Marcelina Zawisza:

Po pierwsze, może się okazać że ludzie znieważyli pomnik smoka wawelskiego. Co jest o tyle skandaliczne, że smok wawelski znany jest ze swojej praworządności i na pewno byłby głęboko oburzony zachowaniem młodzieży. O ile by oczywiście istniał. To będzie bardzo ciekawa sprawa sądowa. Najstarszy zapis legendy o smoku wawelskim pochodzi z przełomu XII i XIII wieku. Już widzę tych świadków na sali sądowej, którzy udowadniają, że smoka znali i że w związku z tym mogą się w jego imieniu wypowiadać.

Po drugie, ludzie mogą mieć postawione zarzuty „umieszczenia przedmiotów w niewłaściwym miejscu”. To ja od razu, droga Policjo, chciałabym złożyć samodonos, gdyż ciągle kładę rzeczy w miejscach niewłaściwych. Na przykład często ubrania zostawiam na krześle, zamiast włożyć do szafy albo do kosza na brudne ubrania. Co to w ogóle jest za podstawa zarzutów. Widać, że szyjecie i to szyjecie grubo.

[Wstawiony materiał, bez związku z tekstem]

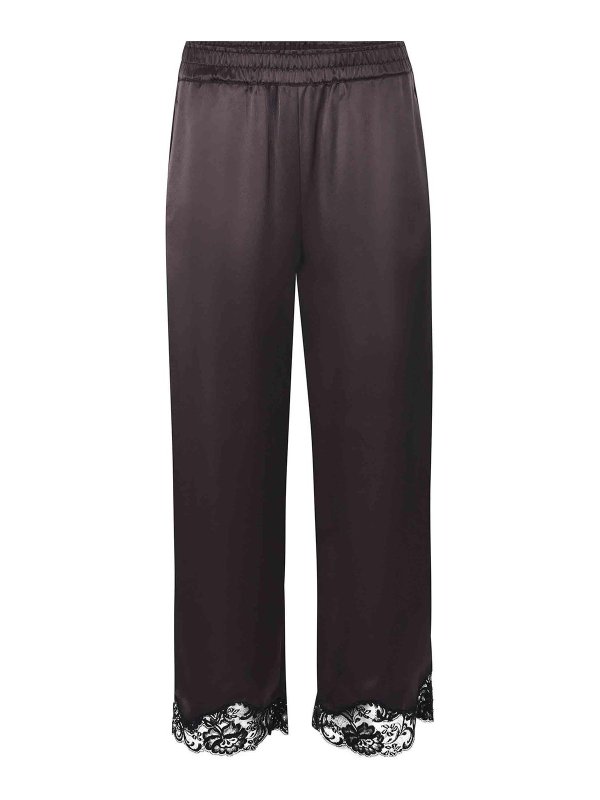 Pinko: Pantalons casual - Pantalons Décontractés - Violet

Pośmialiśmy się, to teraz na poważnie.

Wieszanie tęczowych flag nie obraża. Zamiast biegać za młodymi ludźmi, którzy wieszają flagi, bo walczą o tolerancję i dla siebie i swoich bliskich, zajmijcie się proszę pedofilami w sutannach, którzy nadal pozostają bezkarni. Zajmijcie się mafią VAT-owską i lekową. Przemocą domową się zajmijcie, bo znowu zakatowane zostanie dziecko albo kobieta i będzie kolejna fala wymówek, że nikt nie wiedział, nikt nie widział. A ta niebieska karta to tak tylko założona.

Wiecie, poważnymi przestępstwami się zajmijcie.